Stated problem:
Update the rows below by replacing every "cobblestone pavement" with "stone pavement" and leaving all other text unchanged. Omit the pictures from your answer.

(Data listing)

____

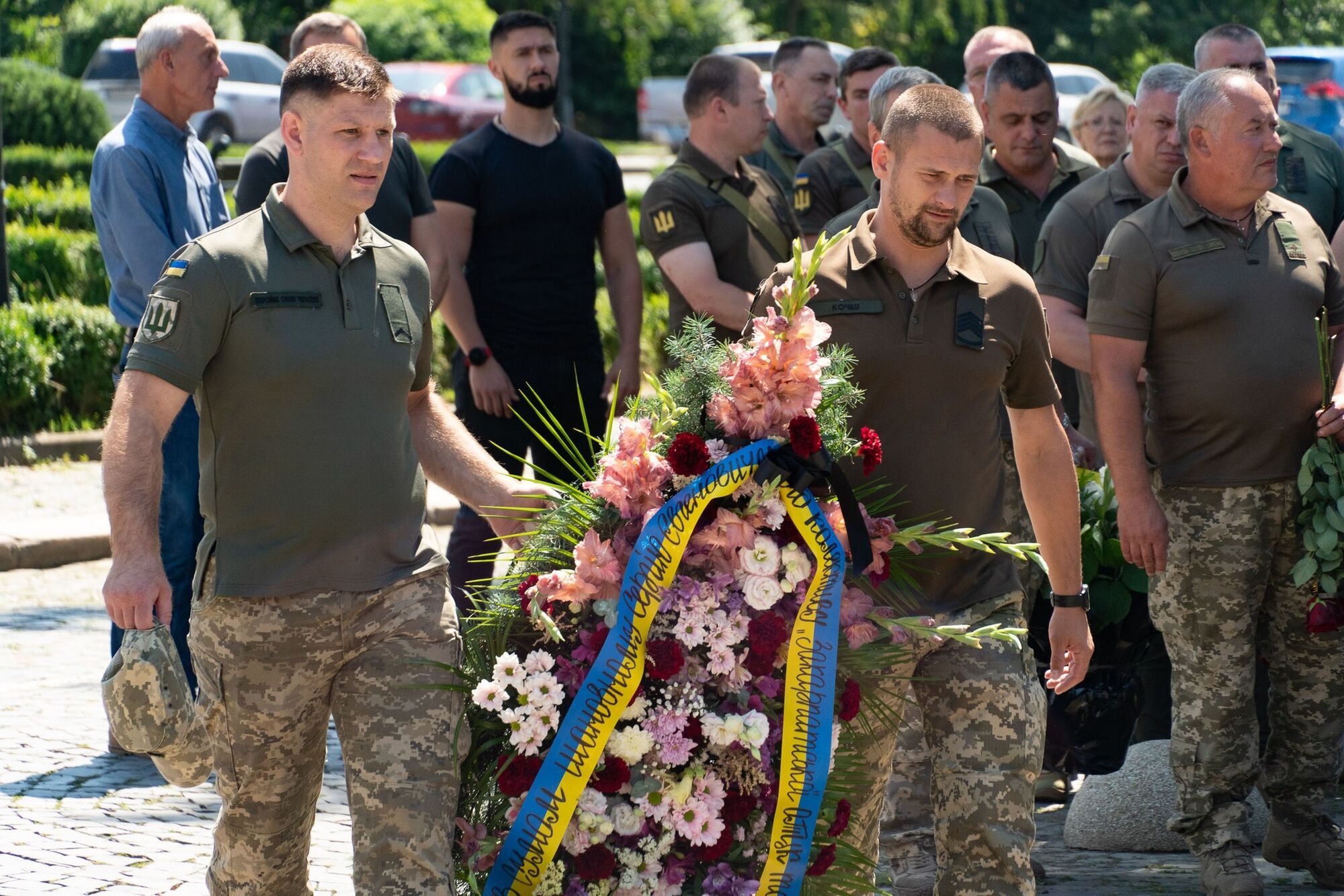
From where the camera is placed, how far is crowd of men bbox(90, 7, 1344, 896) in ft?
12.0

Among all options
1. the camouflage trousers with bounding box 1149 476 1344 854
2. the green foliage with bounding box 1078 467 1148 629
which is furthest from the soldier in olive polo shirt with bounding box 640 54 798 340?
the camouflage trousers with bounding box 1149 476 1344 854

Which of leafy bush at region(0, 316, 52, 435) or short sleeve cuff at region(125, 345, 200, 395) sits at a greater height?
short sleeve cuff at region(125, 345, 200, 395)

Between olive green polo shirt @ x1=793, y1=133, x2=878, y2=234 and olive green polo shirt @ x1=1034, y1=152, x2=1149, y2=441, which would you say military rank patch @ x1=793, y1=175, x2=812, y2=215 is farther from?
olive green polo shirt @ x1=1034, y1=152, x2=1149, y2=441

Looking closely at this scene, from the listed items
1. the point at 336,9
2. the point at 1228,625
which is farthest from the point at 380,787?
the point at 336,9

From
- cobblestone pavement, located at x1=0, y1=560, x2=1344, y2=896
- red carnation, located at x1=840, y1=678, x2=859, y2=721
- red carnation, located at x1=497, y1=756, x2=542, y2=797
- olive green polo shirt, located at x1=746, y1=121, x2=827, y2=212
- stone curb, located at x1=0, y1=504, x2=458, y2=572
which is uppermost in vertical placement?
olive green polo shirt, located at x1=746, y1=121, x2=827, y2=212

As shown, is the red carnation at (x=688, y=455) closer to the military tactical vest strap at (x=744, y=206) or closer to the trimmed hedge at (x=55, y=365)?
the military tactical vest strap at (x=744, y=206)

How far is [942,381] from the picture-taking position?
3.92m

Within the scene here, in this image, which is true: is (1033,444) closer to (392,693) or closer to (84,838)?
(392,693)

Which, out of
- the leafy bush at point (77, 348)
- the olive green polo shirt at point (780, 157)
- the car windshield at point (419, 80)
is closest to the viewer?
the olive green polo shirt at point (780, 157)

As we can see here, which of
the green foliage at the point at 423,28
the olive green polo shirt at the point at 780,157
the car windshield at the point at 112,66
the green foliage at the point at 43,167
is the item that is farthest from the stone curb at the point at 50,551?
the green foliage at the point at 423,28

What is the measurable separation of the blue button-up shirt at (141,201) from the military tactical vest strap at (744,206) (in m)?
1.76

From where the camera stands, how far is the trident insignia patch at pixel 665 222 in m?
6.34

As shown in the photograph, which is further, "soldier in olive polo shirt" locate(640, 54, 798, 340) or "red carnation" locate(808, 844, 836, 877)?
"soldier in olive polo shirt" locate(640, 54, 798, 340)

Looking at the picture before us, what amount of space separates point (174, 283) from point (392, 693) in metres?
0.98
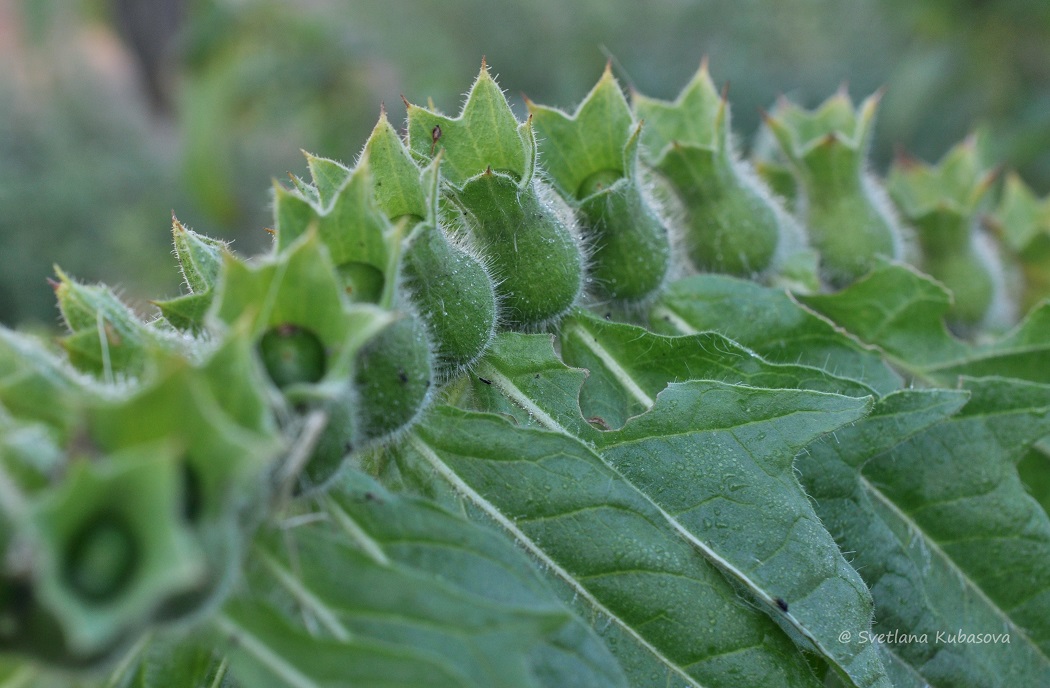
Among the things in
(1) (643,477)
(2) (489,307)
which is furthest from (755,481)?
(2) (489,307)

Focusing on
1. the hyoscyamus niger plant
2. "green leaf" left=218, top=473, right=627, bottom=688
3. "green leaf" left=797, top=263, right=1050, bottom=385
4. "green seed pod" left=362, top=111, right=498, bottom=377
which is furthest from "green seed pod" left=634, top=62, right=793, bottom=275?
"green leaf" left=218, top=473, right=627, bottom=688

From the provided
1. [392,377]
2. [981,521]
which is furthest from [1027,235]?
[392,377]

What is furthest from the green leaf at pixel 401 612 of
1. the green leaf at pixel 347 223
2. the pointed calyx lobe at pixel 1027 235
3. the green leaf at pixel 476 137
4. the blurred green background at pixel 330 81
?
the blurred green background at pixel 330 81

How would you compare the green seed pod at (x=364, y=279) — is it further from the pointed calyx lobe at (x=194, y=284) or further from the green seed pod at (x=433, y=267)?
the pointed calyx lobe at (x=194, y=284)

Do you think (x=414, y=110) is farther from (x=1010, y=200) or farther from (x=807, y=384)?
(x=1010, y=200)

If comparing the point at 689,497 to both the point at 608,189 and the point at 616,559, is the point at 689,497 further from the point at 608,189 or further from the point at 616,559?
the point at 608,189

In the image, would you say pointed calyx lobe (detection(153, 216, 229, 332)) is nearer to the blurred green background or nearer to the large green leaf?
the large green leaf
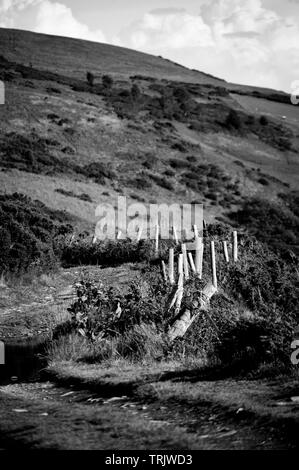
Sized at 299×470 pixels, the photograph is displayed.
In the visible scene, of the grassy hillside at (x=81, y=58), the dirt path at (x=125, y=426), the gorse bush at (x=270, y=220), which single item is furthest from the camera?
the grassy hillside at (x=81, y=58)

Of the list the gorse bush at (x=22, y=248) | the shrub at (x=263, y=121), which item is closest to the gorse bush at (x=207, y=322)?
the gorse bush at (x=22, y=248)

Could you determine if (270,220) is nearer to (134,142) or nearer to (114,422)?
(134,142)

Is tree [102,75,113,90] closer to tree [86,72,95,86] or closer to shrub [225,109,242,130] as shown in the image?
tree [86,72,95,86]

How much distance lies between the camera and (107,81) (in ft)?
303

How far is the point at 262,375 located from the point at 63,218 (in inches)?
1346

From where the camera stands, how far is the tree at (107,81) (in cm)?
9022

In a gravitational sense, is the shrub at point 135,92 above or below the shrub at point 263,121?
above

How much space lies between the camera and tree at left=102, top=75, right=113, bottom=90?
296ft

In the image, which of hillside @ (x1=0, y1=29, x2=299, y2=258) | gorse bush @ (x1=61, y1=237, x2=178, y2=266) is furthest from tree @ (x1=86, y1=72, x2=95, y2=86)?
gorse bush @ (x1=61, y1=237, x2=178, y2=266)

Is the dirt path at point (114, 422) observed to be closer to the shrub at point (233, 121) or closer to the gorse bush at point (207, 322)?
the gorse bush at point (207, 322)

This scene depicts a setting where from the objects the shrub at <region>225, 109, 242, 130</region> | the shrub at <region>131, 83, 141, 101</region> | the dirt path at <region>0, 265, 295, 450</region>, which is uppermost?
the shrub at <region>131, 83, 141, 101</region>

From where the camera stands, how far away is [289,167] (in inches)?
3066

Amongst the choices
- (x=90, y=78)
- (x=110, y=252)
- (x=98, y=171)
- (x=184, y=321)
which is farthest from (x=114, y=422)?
(x=90, y=78)
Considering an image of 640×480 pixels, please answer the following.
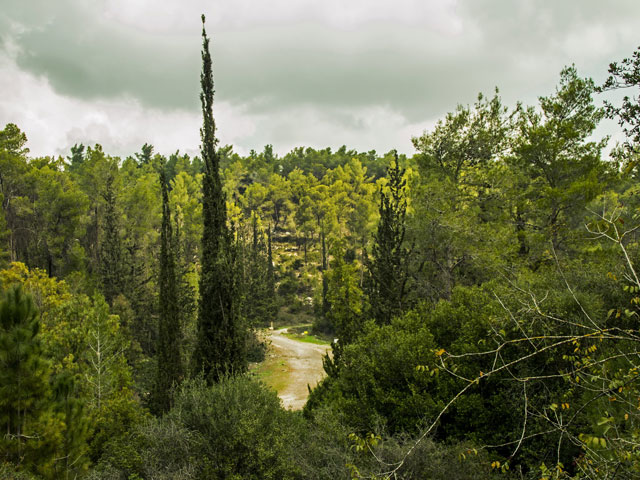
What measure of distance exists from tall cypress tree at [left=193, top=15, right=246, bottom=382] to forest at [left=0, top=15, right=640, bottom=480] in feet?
0.21

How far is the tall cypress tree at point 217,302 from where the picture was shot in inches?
491

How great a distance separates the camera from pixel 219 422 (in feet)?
28.1

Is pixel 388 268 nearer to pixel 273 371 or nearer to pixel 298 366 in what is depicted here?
pixel 273 371

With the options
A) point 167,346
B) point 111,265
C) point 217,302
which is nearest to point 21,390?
point 217,302

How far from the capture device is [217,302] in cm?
1286

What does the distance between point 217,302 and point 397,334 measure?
5.96 meters

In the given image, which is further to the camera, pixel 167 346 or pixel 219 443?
pixel 167 346

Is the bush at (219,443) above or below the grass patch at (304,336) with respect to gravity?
above

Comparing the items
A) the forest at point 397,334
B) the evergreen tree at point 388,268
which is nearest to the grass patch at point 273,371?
the forest at point 397,334

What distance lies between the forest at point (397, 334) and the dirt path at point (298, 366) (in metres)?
2.44

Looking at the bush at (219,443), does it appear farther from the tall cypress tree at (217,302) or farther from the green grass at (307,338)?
the green grass at (307,338)

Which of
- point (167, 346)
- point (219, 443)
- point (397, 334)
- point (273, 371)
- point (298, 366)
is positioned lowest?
point (298, 366)

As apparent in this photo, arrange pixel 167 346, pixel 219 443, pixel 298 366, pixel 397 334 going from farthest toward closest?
pixel 298 366 → pixel 167 346 → pixel 397 334 → pixel 219 443

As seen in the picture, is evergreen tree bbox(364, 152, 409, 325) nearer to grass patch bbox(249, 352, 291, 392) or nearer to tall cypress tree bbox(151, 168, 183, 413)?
tall cypress tree bbox(151, 168, 183, 413)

____

Result:
From where the camera is placed, how far is crowd of men bbox(90, 7, 1344, 896) in ft?
12.0

Among all options
1. the camouflage trousers with bounding box 1149 476 1344 854
2. the green foliage with bounding box 1078 467 1148 629
which is furthest from the soldier in olive polo shirt with bounding box 640 54 798 340?
the camouflage trousers with bounding box 1149 476 1344 854

Which of leafy bush at region(0, 316, 52, 435) or short sleeve cuff at region(125, 345, 200, 395) sits at a greater height?
short sleeve cuff at region(125, 345, 200, 395)

Between olive green polo shirt @ x1=793, y1=133, x2=878, y2=234 and olive green polo shirt @ x1=1034, y1=152, x2=1149, y2=441, which would you say military rank patch @ x1=793, y1=175, x2=812, y2=215 is farther from?
olive green polo shirt @ x1=1034, y1=152, x2=1149, y2=441

Looking closely at this scene, from the listed items
1. the point at 336,9
2. the point at 1228,625
which is farthest from the point at 380,787?
the point at 336,9

From
- stone pavement, located at x1=0, y1=560, x2=1344, y2=896
- red carnation, located at x1=840, y1=678, x2=859, y2=721
- red carnation, located at x1=497, y1=756, x2=542, y2=797
- olive green polo shirt, located at x1=746, y1=121, x2=827, y2=212
- stone curb, located at x1=0, y1=504, x2=458, y2=572
which is uppermost in vertical placement?
olive green polo shirt, located at x1=746, y1=121, x2=827, y2=212

As shown, is the red carnation at (x=688, y=455) closer to the military tactical vest strap at (x=744, y=206) or closer to the trimmed hedge at (x=55, y=365)?
the military tactical vest strap at (x=744, y=206)

How far is [942,381] from the picture-taking position?
3.92m

Within the scene here, in this image, which is true: is (1033,444) closer to (392,693) or closer to (84,838)?
(392,693)

Which, out of
- the leafy bush at point (77, 348)
- the olive green polo shirt at point (780, 157)
- the car windshield at point (419, 80)
is closest to the viewer?
the olive green polo shirt at point (780, 157)

As we can see here, which of
the green foliage at the point at 423,28
the olive green polo shirt at the point at 780,157
the car windshield at the point at 112,66
the green foliage at the point at 43,167
is the item that is farthest from the stone curb at the point at 50,551?
the green foliage at the point at 423,28

What is the measurable separation of the blue button-up shirt at (141,201) from the military tactical vest strap at (744,206) (in m)?
1.76

From where the camera stands, how far is the trident insignia patch at pixel 665 222 in m?
6.34

As shown in the photograph, which is further, "soldier in olive polo shirt" locate(640, 54, 798, 340) or "red carnation" locate(808, 844, 836, 877)?
"soldier in olive polo shirt" locate(640, 54, 798, 340)

Looking at the picture before us, what amount of space separates point (174, 283) from point (392, 693) in metres?
0.98
Among the things in
(1) (643,477)
(2) (489,307)
which is furthest from (755,481)?
(2) (489,307)

Focusing on
1. the hyoscyamus niger plant
2. "green leaf" left=218, top=473, right=627, bottom=688
3. "green leaf" left=797, top=263, right=1050, bottom=385
4. "green seed pod" left=362, top=111, right=498, bottom=377
which is furthest from "green seed pod" left=634, top=62, right=793, bottom=275?
"green leaf" left=218, top=473, right=627, bottom=688

From the provided
1. [392,377]
2. [981,521]
which is furthest from [1027,235]?
[392,377]

What is furthest from the green leaf at pixel 401 612 of
1. the green leaf at pixel 347 223
2. the pointed calyx lobe at pixel 1027 235
3. the green leaf at pixel 476 137
4. the blurred green background at pixel 330 81
?
the blurred green background at pixel 330 81

How would you compare the green seed pod at (x=364, y=279) — is it further from the pointed calyx lobe at (x=194, y=284) or further from the green seed pod at (x=433, y=267)?
the pointed calyx lobe at (x=194, y=284)

Do you think (x=414, y=110) is farther from (x=1010, y=200) or farther from (x=807, y=384)?
(x=1010, y=200)

If comparing the point at 689,497 to both the point at 608,189 and the point at 616,559, is the point at 689,497 further from the point at 608,189 or further from the point at 616,559?
the point at 608,189

In the image, would you say pointed calyx lobe (detection(153, 216, 229, 332)) is nearer to the blurred green background or nearer to the large green leaf?
the large green leaf
Sized at 299×470 pixels, the photograph is displayed.
In the visible scene, of the grassy hillside at (x=81, y=58), the dirt path at (x=125, y=426), the gorse bush at (x=270, y=220), which single item is furthest from the camera?
the grassy hillside at (x=81, y=58)

Of the list the gorse bush at (x=22, y=248) | the shrub at (x=263, y=121), which item is closest to the gorse bush at (x=207, y=322)?
the gorse bush at (x=22, y=248)

Could you determine if (270,220) is nearer to (134,142) or nearer to (114,422)?
(134,142)

Is tree [102,75,113,90] closer to tree [86,72,95,86] or closer to shrub [225,109,242,130] as shown in the image?
tree [86,72,95,86]

How much distance lies between the camera and (107,81) (in ft)?
303

How far is the point at 262,375 located from the point at 63,218 (in inches)?
1346

From where the camera stands, how far is the tree at (107,81) (in cm)?
9022

In a gravitational sense, is the shrub at point 135,92 above or below the shrub at point 263,121?
above

How much space lies between the camera and tree at left=102, top=75, right=113, bottom=90?
296ft

In the image, which of hillside @ (x1=0, y1=29, x2=299, y2=258) | gorse bush @ (x1=61, y1=237, x2=178, y2=266) is furthest from tree @ (x1=86, y1=72, x2=95, y2=86)?
gorse bush @ (x1=61, y1=237, x2=178, y2=266)

Is the dirt path at point (114, 422) observed to be closer to the shrub at point (233, 121) or closer to the gorse bush at point (207, 322)?
the gorse bush at point (207, 322)

This scene depicts a setting where from the objects the shrub at <region>225, 109, 242, 130</region> | the shrub at <region>131, 83, 141, 101</region> | the dirt path at <region>0, 265, 295, 450</region>, which is uppermost?
the shrub at <region>131, 83, 141, 101</region>

From where the camera stands, how far away is [289,167] (in inches)?
3066

Amongst the choices
- (x=90, y=78)
- (x=110, y=252)
- (x=98, y=171)
- (x=184, y=321)
which is farthest from (x=114, y=422)?
(x=90, y=78)
Considering an image of 640×480 pixels, please answer the following.
What measure of distance exists from tall cypress tree at [left=193, top=15, right=246, bottom=382] to forest at [left=0, top=15, right=640, bottom=480] in feet?
0.21

How far is the tall cypress tree at point 217,302 from where the picture was shot in inches?
491

How great a distance separates the camera from pixel 219 422 (in feet)?
28.1

Is pixel 388 268 nearer to pixel 273 371 or nearer to pixel 298 366 in what is depicted here?
pixel 273 371

With the options
A) point 167,346
B) point 111,265
C) point 217,302
which is nearest to point 21,390?
point 217,302

How far from the capture device is [217,302] in cm?
1286

What does the distance between point 217,302 and point 397,334 measure?
5.96 meters

In the given image, which is further to the camera, pixel 167 346 or pixel 219 443?
pixel 167 346

Is the bush at (219,443) above or below the grass patch at (304,336) with respect to gravity?
above

Comparing the items
A) the forest at point 397,334
B) the evergreen tree at point 388,268
which is nearest to the grass patch at point 273,371?
the forest at point 397,334

What distance lies between the forest at point (397, 334) and the dirt path at point (298, 366) (in metres)?
2.44

Looking at the bush at (219,443), does it appear farther from the tall cypress tree at (217,302) or farther from the green grass at (307,338)?
the green grass at (307,338)

Which of
- point (167, 346)
- point (219, 443)
- point (397, 334)
- point (273, 371)
- point (298, 366)
is positioned lowest?
point (298, 366)

As apparent in this photo, arrange pixel 167 346, pixel 219 443, pixel 298 366, pixel 397 334 going from farthest toward closest?
pixel 298 366 → pixel 167 346 → pixel 397 334 → pixel 219 443

As seen in the picture, is evergreen tree bbox(364, 152, 409, 325) nearer to grass patch bbox(249, 352, 291, 392) or nearer to tall cypress tree bbox(151, 168, 183, 413)?
tall cypress tree bbox(151, 168, 183, 413)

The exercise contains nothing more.